=== DOCUMENT EXTRACT ===
===============
Fat silicon atoms are doubly magic
For protons, fourteen is the new magic number.
A form of silicon that is bloated with extra neutrons has revealed a 'magic number' for the protons in its nucleus.
Atomic nuclei are only stable when packed with certain combinations of positive protons and uncharged neutrons. Some combinations are more stable than others, and the numbers of protons or neutrons in such cases are called 'magic'. This extra stability is achieved when the subatomic particles fill up certain energy levels within the nuclei, leaving no stray particles hanging around at higher energies.
Physicists have long known of a series of such magic numbers, including 2, 8, 20, 28, 50, 82 and 126. Some elements have quantities of subatomic nuclei that match these numbers and are more stable. Some even hit these scores in both their neutrons and protons, making them doubly magic (see 'Double bind').
University of Surrey, UK
"Between 8 and 20 there are some energy sublevels," explains Jeff Tostevin, a theoretical nuclear physicist from the University of Surrey, UK, who was part of the team. "Normally, these sublevels are very close together, so they don't obviously stand out as a magic number," he explains. This is the case in the most common form of silicon, which has 14 protons and 14 neutrons.
But nuclei grow and change shape as more subatomic particles are packed in, and this changes the relative location of their energy levels. Paul Cottle, a nuclear physicist from Florida State University, Tallahassee, and the rest of the study's international team had reason to believe that as silicon gets beefed up with neutrons, this would alter the energy levels in a way that would make 14 a magic number.
===============
=== RECORD EXCERPTS ===
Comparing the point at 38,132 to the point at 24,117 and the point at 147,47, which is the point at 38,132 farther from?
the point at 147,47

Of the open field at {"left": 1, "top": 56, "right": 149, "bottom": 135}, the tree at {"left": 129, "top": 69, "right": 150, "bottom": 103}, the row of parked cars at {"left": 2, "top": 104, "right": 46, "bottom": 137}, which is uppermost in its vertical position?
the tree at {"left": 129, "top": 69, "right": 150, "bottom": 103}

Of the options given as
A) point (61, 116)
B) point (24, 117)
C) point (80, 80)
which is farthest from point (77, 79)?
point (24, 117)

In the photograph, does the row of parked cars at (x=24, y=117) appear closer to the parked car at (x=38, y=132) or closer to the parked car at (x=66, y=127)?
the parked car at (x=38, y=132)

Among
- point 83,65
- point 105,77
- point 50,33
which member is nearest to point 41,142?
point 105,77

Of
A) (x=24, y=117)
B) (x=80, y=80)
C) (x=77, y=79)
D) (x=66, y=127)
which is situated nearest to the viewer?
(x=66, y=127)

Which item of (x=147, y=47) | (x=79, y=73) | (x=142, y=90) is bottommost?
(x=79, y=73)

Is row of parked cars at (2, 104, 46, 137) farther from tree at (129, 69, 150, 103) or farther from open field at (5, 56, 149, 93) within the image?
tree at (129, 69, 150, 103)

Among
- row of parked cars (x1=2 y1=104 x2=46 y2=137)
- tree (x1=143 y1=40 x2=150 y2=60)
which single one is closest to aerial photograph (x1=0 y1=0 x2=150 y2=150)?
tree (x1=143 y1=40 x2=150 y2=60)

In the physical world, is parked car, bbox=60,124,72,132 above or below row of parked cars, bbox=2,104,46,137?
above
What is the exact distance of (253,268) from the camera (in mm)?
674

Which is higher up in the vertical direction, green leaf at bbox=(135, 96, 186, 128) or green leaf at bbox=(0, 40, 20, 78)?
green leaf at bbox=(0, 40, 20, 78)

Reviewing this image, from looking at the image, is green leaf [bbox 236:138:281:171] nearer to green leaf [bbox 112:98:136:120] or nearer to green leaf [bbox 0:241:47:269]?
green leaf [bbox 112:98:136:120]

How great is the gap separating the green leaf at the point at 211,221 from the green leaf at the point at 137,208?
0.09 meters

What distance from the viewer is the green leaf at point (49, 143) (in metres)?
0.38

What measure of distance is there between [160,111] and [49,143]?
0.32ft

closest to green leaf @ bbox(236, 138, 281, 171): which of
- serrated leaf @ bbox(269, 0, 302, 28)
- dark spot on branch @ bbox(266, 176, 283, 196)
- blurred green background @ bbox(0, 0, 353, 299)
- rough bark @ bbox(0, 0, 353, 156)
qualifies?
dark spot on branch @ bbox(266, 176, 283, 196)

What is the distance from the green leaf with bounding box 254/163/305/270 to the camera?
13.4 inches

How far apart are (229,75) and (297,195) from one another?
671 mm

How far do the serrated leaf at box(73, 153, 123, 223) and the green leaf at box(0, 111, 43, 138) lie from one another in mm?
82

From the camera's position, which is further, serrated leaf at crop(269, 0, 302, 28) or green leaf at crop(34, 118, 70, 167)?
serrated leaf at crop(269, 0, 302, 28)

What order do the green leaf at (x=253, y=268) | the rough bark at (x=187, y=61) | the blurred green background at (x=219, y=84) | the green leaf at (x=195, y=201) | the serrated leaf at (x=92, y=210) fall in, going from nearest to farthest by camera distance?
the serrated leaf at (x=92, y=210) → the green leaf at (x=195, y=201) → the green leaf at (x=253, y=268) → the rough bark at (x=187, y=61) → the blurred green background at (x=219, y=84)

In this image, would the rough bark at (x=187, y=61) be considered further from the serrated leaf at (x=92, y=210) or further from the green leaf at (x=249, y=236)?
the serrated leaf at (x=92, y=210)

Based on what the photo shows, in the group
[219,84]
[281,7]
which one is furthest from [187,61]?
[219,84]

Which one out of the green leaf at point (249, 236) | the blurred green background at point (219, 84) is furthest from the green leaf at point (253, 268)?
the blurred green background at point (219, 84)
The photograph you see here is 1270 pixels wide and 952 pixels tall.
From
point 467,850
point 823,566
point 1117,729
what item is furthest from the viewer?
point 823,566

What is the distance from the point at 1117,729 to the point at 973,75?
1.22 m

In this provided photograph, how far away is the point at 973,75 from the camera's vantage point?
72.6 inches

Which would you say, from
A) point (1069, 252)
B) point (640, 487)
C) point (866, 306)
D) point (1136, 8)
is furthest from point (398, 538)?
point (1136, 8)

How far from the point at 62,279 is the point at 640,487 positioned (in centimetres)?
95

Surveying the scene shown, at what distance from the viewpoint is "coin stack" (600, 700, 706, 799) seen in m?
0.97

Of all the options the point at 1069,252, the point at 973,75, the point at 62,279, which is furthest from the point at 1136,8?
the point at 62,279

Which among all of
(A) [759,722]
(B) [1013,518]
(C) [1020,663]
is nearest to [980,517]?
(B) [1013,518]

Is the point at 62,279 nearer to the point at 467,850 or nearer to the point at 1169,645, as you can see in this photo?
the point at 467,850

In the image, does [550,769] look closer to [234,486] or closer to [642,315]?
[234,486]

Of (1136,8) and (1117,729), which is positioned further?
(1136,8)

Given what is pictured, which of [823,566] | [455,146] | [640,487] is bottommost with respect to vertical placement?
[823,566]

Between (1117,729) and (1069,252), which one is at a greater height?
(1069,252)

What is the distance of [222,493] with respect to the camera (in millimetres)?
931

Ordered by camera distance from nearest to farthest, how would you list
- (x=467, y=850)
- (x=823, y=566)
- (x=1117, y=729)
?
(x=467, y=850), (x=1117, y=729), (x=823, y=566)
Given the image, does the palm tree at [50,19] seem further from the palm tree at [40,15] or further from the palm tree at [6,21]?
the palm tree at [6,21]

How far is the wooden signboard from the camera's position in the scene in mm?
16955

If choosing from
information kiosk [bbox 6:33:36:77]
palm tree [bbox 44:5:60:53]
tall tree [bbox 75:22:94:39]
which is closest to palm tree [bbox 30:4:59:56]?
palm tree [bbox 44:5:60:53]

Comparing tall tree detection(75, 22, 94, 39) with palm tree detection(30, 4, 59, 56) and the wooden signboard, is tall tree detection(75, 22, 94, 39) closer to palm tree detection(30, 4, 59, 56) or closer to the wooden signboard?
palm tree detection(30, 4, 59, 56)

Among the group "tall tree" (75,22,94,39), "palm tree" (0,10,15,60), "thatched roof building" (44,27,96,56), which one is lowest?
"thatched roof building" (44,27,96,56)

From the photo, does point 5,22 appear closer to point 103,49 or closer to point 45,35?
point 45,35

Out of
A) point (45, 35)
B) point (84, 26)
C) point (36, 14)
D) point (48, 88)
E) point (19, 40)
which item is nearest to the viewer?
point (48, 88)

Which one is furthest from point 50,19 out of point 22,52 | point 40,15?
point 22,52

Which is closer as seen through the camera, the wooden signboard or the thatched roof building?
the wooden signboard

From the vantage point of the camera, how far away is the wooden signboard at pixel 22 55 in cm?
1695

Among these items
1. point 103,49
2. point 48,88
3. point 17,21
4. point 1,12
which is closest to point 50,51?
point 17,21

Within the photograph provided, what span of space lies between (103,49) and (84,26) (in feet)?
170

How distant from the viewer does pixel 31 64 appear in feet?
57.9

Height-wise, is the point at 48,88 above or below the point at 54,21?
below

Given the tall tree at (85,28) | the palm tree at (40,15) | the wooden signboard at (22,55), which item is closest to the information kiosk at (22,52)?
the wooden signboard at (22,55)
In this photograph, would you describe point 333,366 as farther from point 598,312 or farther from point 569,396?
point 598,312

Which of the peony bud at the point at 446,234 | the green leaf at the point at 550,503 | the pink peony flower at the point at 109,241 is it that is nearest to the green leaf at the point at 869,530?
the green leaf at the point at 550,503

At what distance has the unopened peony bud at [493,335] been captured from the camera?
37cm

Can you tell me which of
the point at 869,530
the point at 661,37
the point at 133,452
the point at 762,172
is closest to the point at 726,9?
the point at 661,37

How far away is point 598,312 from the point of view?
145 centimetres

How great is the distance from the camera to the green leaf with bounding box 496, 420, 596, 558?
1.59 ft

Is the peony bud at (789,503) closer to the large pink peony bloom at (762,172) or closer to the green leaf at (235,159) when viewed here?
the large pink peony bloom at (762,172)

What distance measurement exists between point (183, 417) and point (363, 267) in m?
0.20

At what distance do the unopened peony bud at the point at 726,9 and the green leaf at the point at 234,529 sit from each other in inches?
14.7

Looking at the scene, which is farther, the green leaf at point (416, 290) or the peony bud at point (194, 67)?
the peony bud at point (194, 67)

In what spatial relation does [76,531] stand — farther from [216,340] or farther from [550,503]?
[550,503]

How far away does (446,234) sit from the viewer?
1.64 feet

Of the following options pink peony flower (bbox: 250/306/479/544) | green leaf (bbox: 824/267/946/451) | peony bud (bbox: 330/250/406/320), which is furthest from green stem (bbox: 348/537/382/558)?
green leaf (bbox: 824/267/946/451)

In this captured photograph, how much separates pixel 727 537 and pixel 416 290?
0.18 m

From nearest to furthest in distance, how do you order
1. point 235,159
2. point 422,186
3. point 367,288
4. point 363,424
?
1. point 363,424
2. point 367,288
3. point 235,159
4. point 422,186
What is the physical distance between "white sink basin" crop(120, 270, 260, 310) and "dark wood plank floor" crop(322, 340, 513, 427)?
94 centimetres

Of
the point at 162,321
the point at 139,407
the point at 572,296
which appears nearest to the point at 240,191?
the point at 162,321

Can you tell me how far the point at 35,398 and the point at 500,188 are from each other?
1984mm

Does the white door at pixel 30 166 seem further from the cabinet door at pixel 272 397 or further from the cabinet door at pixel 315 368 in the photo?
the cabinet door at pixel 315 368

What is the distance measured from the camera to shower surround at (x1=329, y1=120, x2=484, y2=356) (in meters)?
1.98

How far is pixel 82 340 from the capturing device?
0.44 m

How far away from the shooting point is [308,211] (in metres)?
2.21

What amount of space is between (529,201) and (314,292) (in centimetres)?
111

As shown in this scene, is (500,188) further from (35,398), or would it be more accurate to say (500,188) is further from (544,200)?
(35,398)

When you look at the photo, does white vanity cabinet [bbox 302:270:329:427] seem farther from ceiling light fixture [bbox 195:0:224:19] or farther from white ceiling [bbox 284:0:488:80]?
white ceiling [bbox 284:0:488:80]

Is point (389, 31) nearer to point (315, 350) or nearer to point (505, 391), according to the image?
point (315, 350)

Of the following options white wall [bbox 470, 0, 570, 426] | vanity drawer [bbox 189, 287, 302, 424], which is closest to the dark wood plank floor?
===============
=== PROBLEMS AND TASKS ===
• A. According to the silicon article, why does 14 not normally stand out as a magic number in the most common form of silicon? Answer in one to three sentences.
• B. Write the next part of the silicon article, picking up after its final sentence.
The records were taken from a separate source.

=== TASK ANSWERS ===
• A. The energy sublevels between 8 and 20 are normally very close together, so they don't obviously stand out as a magic number. Common silicon, with 14 protons and 14 neutrons, is such a case.

• B.
To test this idea, the team fired a high-energy beam of sulphur-44 at a beryllium target. This forced the sulphur nuclei to lose two protons, transmuting them to silicon. They counted how much silicon-42 was produced by the collisions, and compared this with quantum mechanical calculations that assumed 14 was magic. The numbers matched up perfectly, says Tostevin.
The calculations throw up some surprises. It seems odd, for example, that 28 remains a magic number for neutrons in the silicon-42 nucleus, says Robert Janssens, a nuclear physicist at Argonne National Laboratory, Illinois. Finding out where the magic stops working is the key to exploring the most neutron-rich isotopes, Janssens explains.
Understanding how the energy levels of nuclei are arranged is an important test of quantum theory, says Tostevin.
It could help to reveal the sequence of nuclear reactions that occur in supernova explosions, he adds. These violent stellar deaths are the source of all elements heavier than iron. Huge amounts of neutrons are released in these explosions, which collide with atoms to make very short-lived, neutron-rich isotopes similar to silicon-42.
"Understanding neutron-rich nuclei helps you to understand the fundamentals of the creation of the Universe," says Tostevin.
- Fridmann J., et al. Nature, 435. 922 - 924 (2005).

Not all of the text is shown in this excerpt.